With the next round of United Auto Workers union contract talks more than a year out, General Motors Corp. Vice Chairman-Global Product Development Bob Lutz warns that job losses for salaried and hourly personnel will become a way of life in the U.S. and Europe unless there is a significant restructuring of GM's fixed costs.

“The traditional places where you make cars are threatened unless they (workers) can adapt,” Lutz says.

“If there is no adaptation and the unions become very rigid, (saying), ‘We will make no concessions,’ then I would say traditional high-cost Western manufacturing locations are in for a rough time.”

Lutz notes India is churning out world-class engineers who are willing to work for a fraction of what U.S. and European engineers earn.

GM is redefining its vehicle engineering and assigning new-vehicle development programs to global engineering teams in other talent-rich regions. Still, the auto maker remains uncompetitive on cost.

Hourly workers in the U.S. no longer are faced with a choice between high-paying jobs and low-paying jobs, he says. They must choose between jobs “or no jobs at all.”

The expansion of Asia-based auto makers is accelerating this shift because their costs are rooted in economies that are years away from a development level that would rival the U.S.
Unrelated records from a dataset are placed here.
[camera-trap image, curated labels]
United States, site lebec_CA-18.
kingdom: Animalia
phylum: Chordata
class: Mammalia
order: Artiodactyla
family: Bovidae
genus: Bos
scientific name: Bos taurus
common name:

“In a few years time, it's clear that the Chinese automobile industry will be capable of exporting products,” Lutz says. But with GM's strong foothold in that country, he adds: “There's no doubt that someday we will be (using) GM China as a source of products.”

The creation in 2002 of GM Daewoo Auto & Technology Co. in South Korea leaves the auto maker “uniquely positioned” as globalization unfolds and was “perhaps one of the boldest and best strategic moves that General Motors ever made,” Lutz says.